NAP-seq reveals multiple classes of structured noncoding RNAs with regulatory functions

The human genome is a vast landscape of genetic information, but much of it remains shrouded in mystery. Up to 80% of the genome produces what scientists call “dark matter” RNAs—mysterious molecules that do not code for proteins. These noncoding RNAs (ncRNAs) play crucial roles in regulating gene expression, but their full diversity and functions have remained elusive. However, recent advancements in sequencing technology have allowed researchers to shed light on this hidden world of noncoding RNA.

A groundbreaking study by researchers at Sun Yat-sen University introduces a novel method called NAP-seq, which enables scientists to globally profile noncapped RNAs (napRNAs) with various terminal modifications at single-nucleotide resolution. Using this innovative approach, the researchers uncovered a vast array of structured ncRNAs that were previously unknown. These include stably expressed linear intron RNAs (sliRNAs), snoRNA-intron RNAs (snotrons), RNAs embedded in miRNA spacers (misRNAs), and thousands of other structured napRNAs in both humans and mice.

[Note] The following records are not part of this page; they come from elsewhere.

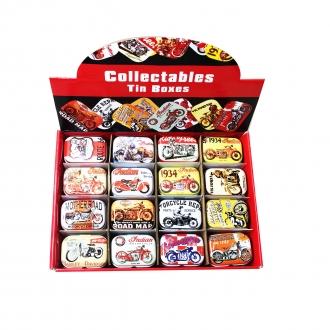 Cajas-metálicas-retro-pequeñas-CN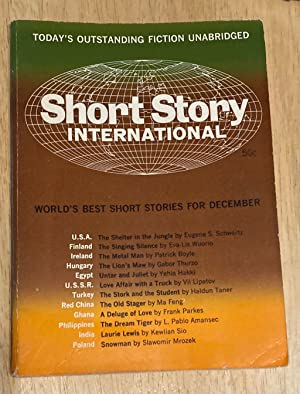 SHORT STORY INTERNATIONAL VOL. 1 NO. 2: Short Story International)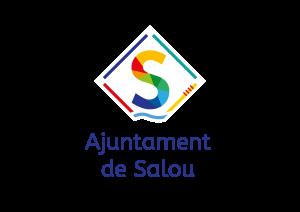 Aj Salou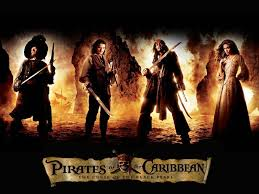 p4 98 wallpaper pirates des caraibes pirates des caraibes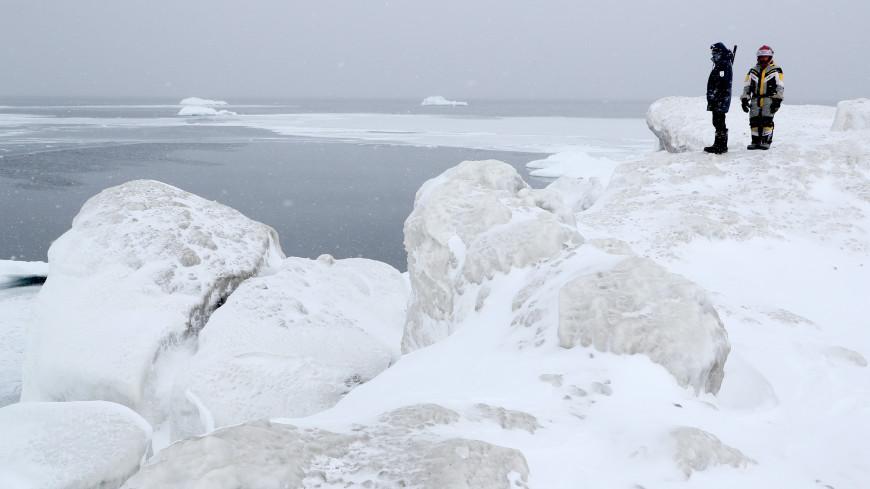Глобальное потепление увеличит активность вирусов в Арктике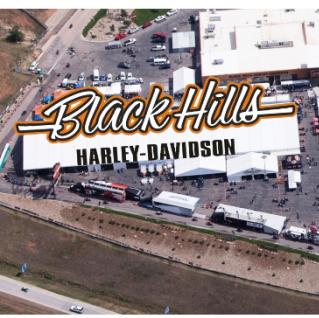 Black Hills Harley-Davidson® 2820 Harley® Drive Rapid City, SD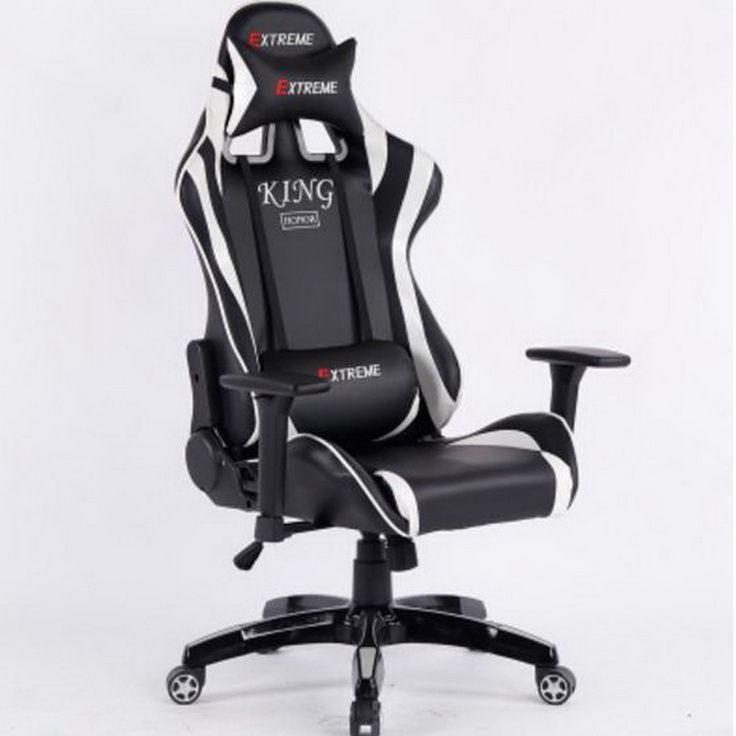 L350112/silla de Trabajo de oficina/360 grados de rotación/pasamanos Fijo/Esponja de alta densidad de llenado/Jefe de oficina silla/silla de juegos En Casa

NAP-seq accurately identifies full-length napRNAs at single-nucleotide resolution

a Schematic depiction of the NAP-seq method with the construction of TGS libraries and NGS libraries. Total RNA was extracted and pre-size selection of RNA fractions was performed by removing short RNAs. b The percentage of reads with at least one specific adapter in the NAP-seq-NGS libraries in humans and mice (3 biological replicates per sample). All data are plotted as the means ± SEMs. The number of reads (RPM, reads per million) for known ncRNAs was highly reproducible between replicates with both the NAP-seq-NGS (c) and NAP-seq-TGS (d) methods. p values were calculated by two-sided Pearson’s correlation test. e, f Coincidence analysis of both terminal sites in the NAP-seq-NGS reads and those in the known ncRNAs in HepG2 cells. The x-axis shows the distance from the annotated 5’-start (e) or 3’-end (f) site in the NAP-seq-NGS read to the corresponding terminal sites in the known ncRNAs, and the y-axis shows the number of reads (RPM) within a certain distance from the 5’-start or 3’-end site. The bottom panel shows a heatmap, in which each row represents a gene that matches the terminal sites with the NAP-seq-NGS read exactly, and each column represents the expression values of genes at a specific distance. expr, expression value. g Number of coincidences between the 5’-start sites in NAP-seq-TGS reads and the 5’-start sites in known ncRNAs in HepG2 cells. h Number of coincidences between the 3’-end sites in NAP-seq-TGS reads and the 3’-end sites in known ncRNAs in HepG2 cells. i Genome Browser visualization of NAP-seq 5’-start, 3’-end and coverage signals (RPM, reads per million), which were generated from NAP-seq-NGS and NAP-seq-TGS data, in a 5000-bp region of a human snoRNA cluster (chr17:7,573,750-7,578,750).

The study revealed that these structured ncRNAs undergo dynamic changes in response to different stimuli and during cellular differentiation. Importantly, the researchers identified specific napRNAs that play critical roles in cellular processes. For example, one structured napRNA was found to regulate myoblast differentiation—a key step in muscle development. Another napRNA, known as DINAP, was shown to interact with dyskerin pseudouridine synthase 1 (DKC1) to promote cell proliferation by maintaining DKC1 protein stability.

These findings have profound implications for our understanding of gene regulation and cellular function. By uncovering a diverse range of structured ncRNAs and elucidating their roles in various biological processes, this study opens new avenues for research into the functions of dark matter RNAs. Moreover, the identification of specific napRNAs involved in key cellular processes suggests potential targets for therapeutic intervention in diseases where these processes are dysregulated.

The discovery of structured ncRNAs through NAP-seq represents a significant advancement in our understanding of the noncoding universe. By revealing the complexity and functional diversity of dark matter RNAs, this study paves the way for future research aimed at deciphering the intricate regulatory networks that govern gene expression and cellular behavior. Ultimately, unraveling the mysteries of dark matter RNAs holds the promise of unlocking new insights into human health and disease.